One limitation of our present work was that, due to graphics processing unit memory constraints, we fixed the batch size at eight for all models as our hardware was not capable of training high-resolution models at larger batch sizes. However, as hardware advances make graphics processing units with larger amounts of random access memory increasingly available, there is an opportunity for obtaining better performance from high image resolution models with larger batch sizes.
Several directions for further research can be envisioned: First of all, the use of technology such as super-resolution remains unexplored in the context of endoscopic images.
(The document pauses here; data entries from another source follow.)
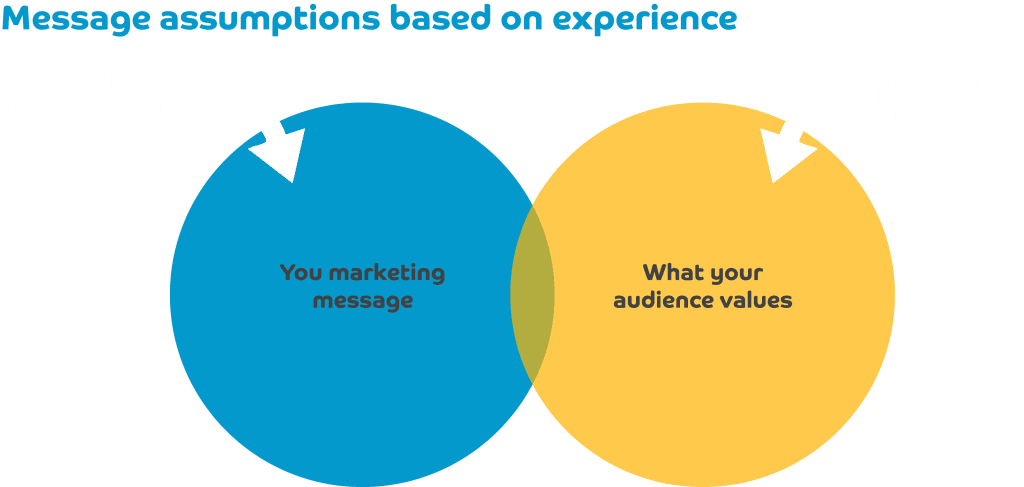 Message assumptions based on experience

You marketing message

What your audience values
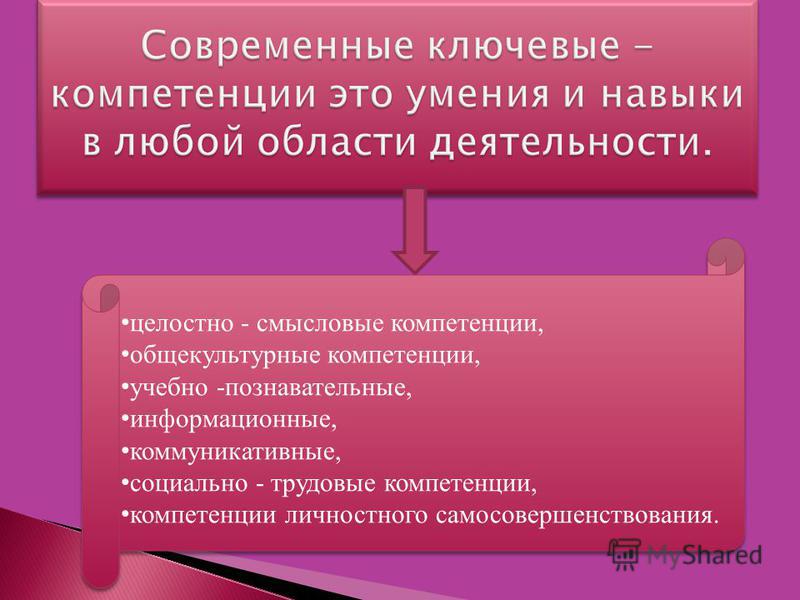 Современные ключевые – компетенции это умения и навыки в любой области деятельности.

•целостно - смысловые компетенции,
•общекультурные компетенции,
•учебно -познавательные,
•информационные,
•коммуникативные,
•социально - трудовые компетенции,
•компетенции личностного самосовершенствования.

MyShared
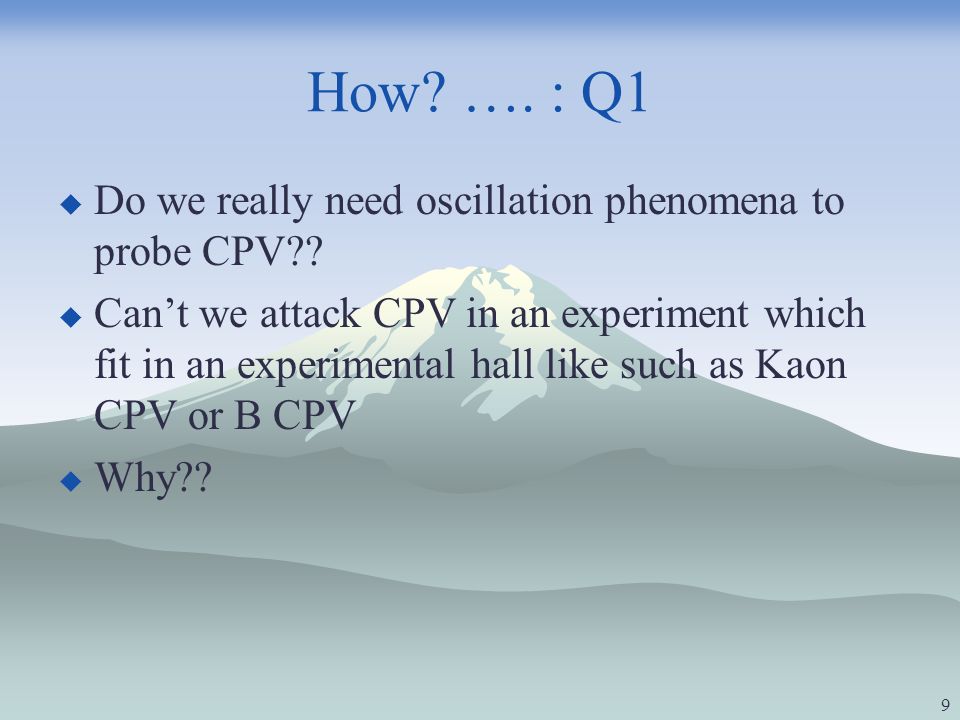 How? …. : Q1

◆ Do we really need oscillation phenomena to probe CPV??

◆ Can’t we attack CPV in an experiment which fit in an experimental hall like such as Kaon CPV or B CPV

◆ Why??

9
It is likely that given future improvements in the quality of super-resolution methods, it will be possible to further reduce the negative impact low-resolution images have on current classification performance. Further research exploring the impact of image resolution on specific subclasses of the images (e.g., Barrett’s esophagus and Ulcerative colitis) was not done and is beyond the scope of this paper. However, we provide the code and documentation of the system used in the current study on GitHub (
https://github.com/vlbthambawita/Endoscopy_Res_vs_DL (accessed on 19 November 2021)) to promote reproducibility.
For future work, an important consideration is a possible trade-off between image size on one hand, and the time needed both for training the CNN model making new predictions on the other. Usually, we can observe, as shown in another study [
17], that the lower the resolution, the faster the latter two. In addition, the highest resolutions (above HD) require either complicated training paradigms (e.g., distributed learning) or specific hardware, which are not standard or widely available yet.